Kepala kebijakan luar negeri UE, Josep Borrell, mengucapkan selamat kepada Sandu atas kemenangannya “meskipun gangguan belum pernah terjadi dari Rusia, termasuk dengan skema suap pemilih dan disinformasi,” yang katanya “berusaha untuk merusak institusi demokratis negara dan jalur UE-nya.”

“Saya harap pemerintah akan memahami hasilnya, terutama salah satunya yang diperoleh di tanah Moldova yang merupakan satu yang negatif bagi mereka, baik dalam referendum maupun pemilihan presiden,” kata Artur, seorang mahasiswa 20 tahun, yang tidak memberikan nama keluarganya, di Chisinau pada hari Senin, merujuk pada lebih dari 50% dukungan untuk Stoianoglo dari para pemilih di dalam Moldova. “Mungkin mereka akan mengubah hal-hal untuk kesejahteraan Moldova.”

Pasca invasi Rusia ke Ukraina pada tahun 2022, Moldova mengajukan permohonan untuk bergabung dengan UE. Negara tersebut diberikan status kandidat pada bulan Juni tahun itu, dan pada musim panas 2024, Brussel setuju untuk memulai negosiasi keanggotaan.
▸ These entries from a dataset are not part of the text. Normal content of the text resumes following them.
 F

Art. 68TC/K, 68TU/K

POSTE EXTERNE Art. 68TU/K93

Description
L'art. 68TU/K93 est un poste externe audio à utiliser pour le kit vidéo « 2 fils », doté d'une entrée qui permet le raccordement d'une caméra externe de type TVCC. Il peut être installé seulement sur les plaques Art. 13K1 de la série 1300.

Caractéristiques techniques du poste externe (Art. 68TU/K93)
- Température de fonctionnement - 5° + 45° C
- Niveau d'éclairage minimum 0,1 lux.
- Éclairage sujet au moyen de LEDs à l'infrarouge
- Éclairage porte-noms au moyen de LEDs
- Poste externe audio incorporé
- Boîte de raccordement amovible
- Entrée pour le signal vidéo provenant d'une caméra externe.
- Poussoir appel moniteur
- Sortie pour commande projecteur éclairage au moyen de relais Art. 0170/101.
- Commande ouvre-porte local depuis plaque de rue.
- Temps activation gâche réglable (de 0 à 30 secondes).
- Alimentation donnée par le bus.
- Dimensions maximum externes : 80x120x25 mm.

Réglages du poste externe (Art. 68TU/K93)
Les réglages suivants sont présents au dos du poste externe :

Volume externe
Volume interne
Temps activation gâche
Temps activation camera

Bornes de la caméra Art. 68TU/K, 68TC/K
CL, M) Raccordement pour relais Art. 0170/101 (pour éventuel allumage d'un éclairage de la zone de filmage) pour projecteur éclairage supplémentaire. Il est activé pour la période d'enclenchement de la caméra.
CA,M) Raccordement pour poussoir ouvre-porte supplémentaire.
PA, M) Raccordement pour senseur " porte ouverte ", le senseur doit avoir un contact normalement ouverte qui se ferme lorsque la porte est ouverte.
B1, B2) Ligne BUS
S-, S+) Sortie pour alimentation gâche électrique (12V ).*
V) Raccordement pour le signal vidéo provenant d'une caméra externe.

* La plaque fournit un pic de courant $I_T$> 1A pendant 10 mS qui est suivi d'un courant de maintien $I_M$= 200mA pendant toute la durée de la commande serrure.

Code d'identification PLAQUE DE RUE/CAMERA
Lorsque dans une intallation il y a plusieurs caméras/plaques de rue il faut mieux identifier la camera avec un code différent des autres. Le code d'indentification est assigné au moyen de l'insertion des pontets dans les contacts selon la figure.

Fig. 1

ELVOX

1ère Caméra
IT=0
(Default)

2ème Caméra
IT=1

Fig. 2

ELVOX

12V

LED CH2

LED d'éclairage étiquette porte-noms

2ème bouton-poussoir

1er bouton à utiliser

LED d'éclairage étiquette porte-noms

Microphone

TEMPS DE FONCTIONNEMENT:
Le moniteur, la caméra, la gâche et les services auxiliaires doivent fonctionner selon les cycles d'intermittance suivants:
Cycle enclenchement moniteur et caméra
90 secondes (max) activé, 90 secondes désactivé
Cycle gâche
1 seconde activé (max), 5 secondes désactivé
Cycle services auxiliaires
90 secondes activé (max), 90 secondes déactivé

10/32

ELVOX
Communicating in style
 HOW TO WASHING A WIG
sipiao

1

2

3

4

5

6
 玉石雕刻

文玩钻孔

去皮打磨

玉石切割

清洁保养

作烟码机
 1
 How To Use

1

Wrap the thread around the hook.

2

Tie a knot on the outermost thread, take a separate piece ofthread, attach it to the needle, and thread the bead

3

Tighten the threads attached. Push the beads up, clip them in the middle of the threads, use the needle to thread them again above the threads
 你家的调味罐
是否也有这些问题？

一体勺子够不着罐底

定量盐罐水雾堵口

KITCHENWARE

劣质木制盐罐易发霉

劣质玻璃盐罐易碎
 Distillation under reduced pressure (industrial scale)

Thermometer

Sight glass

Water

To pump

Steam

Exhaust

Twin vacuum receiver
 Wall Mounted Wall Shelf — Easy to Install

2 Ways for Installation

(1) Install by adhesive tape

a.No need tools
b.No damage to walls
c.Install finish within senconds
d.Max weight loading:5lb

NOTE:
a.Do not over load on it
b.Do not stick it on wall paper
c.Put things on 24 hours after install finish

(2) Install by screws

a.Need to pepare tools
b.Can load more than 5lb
Pergeseran tajam ke arah barat telah membuat kesal Moskow dan menjauhkan hubungan dengan Chisinau secara signifikan.

Pemerintahan pro-Barat yang dipimpin oleh Partai Aksi dan Solidaritas telah berkuasa di Moldova sejak 2021, dan pemilihan parlemen akan diadakan pada 2025. Pengamat Moldova memperingatkan bahwa pemungutan suara tahun depan bisa menjadi target utama Moskow.

Mihai Mogaldea, wakil direktur di Institute for European Policies and Reforms bertempat di Chisinau, mengatakan kepada AP pada hari Senin bahwa UE seharusnya fokus pada penyaluran dana lebih banyak ke Moldova untuk “menghasilkan efek langsung pada kehidupan masyarakat.”

“Kita harus memahami bahwa kita hanya memenangkan pertempuran,” katanya, “dan perang akan terus berlanjut hingga setelah pemilihan parlemen — dan sebenarnya di situlah semua taruhan Rusia berada.”